J'avais roulé plus vite que les vitesses autorisées pour arriver jusqu'ici et je me sentais maintenant ridicule, devant cette porte. J'ai hésité un instant avant de frapper : est-ce que je n'avais pas mieux à faire que d'être là à la retenir d'aller dans les bras de ce Ricardo si bon lui semblait ? Et puis je repensais à notre rencontre, à tous ces moments exceptionnels avec elle, au caractère singulier de notre parcours, à ces épreuves terribles surmontées ensemble et plus encore. Je savais que je n'étais pas capable de renoncer à elle. J'avais Mia dans la peau et je ne pouvais pas l'abandonner dans les bras de ce Ricardo. Je me décidais donc à frapper énergiquement pour lui faire comprendre ma détermination. Je m'attendais à devoir frapper un certain nombre de temps encore mais Mia m'avait ouvert plus facilement que prévu.

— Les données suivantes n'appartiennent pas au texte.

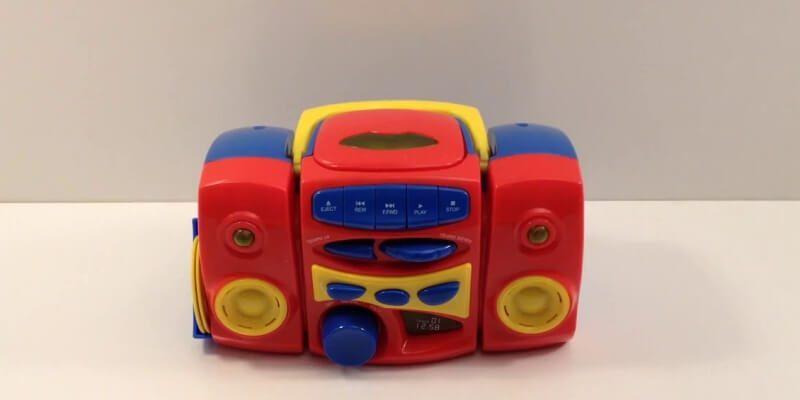 kids cd player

"Qu'est-ce que tu fais là ?", comme toujours, mon cœur n'avait pas pu s'empêcher de s'emballer face à sa beauté et au son de sa voix. Son accueil n'avait rien d'hostile cette fois, elle était calme et surprise. Je la détaillais et remarquais qu'elle portait une nuisette en satin vert, beaucoup trop courte et attrayante de mon point de vue pour un pyjama de semaine. Ce détail m'inquiétait plus que je ne l'aurais voulu et j'entrais chez elle sans répondre, en forçant le passage à la recherche de Ricardo. Vu de l'extérieur, je devais certainement passer pour un dingue, à entrer sans invitation puis à pousser la porte de sa chambre en cherchant je ne sais quoi du regard alors que je ne lui avais donné aucune nouvelle depuis des jours.

"On peut savoir ce qu'il te prend ? Tu cherches quelque chose ?", Mia était interdite et étonnée de mon intrusion et elle me suivait dans l'appartement pendant mes vérifications.

"Où est-ce qu'il est ?", je lui avais posé la question fermement avec un ton déterminé qui ne laissait pas de place pour le mensonge.

"De qui tu parles...?"

"De Ricardo ?", j'avais regardé son air surpris et ahuri face à cette question.

"...Au Mexique, là où je l'ai laissé il y a plus de deux semaines...? Qu'est-ce qui te prend de débarquer comme un cinglé à la recherche de Ricardo ?", je marquais un temps d'arrêt pour sonder sa sincérité et effectivement l'air de Mia n'était pas à la rigolade.

"Tu as oublié de vérifier sous le lit, fais toi plaisir, continue", elle me regardait maintenant comme le dernier des fous et c'était suffisant pour que je prenne conscience rapidement de la mascarade. Je réalisais simplement que Harry et Julia s'étaient payés ma tête. Je trouvais ça particulièrement vicieux, touchant et drôle à la fois et je riais justement maintenant à gorge déployé devant Mia en m'affalant sans permission au bord de son lit. Je laissais retomber par la même occasion toute la pression et l'angoisse consécutifs au retour imaginaire de Ricardo.

"Je peux savoir ce qui te fait rire ?", j'entendais Mia me ramener à la réalité. Je comprenais en la regardant de nouveau que j'étais venu chez elle que je n'étais pas sortie d'affaire pour autant. Mia attendait des explications que je n'avais absolument pas eu le temps de préparer.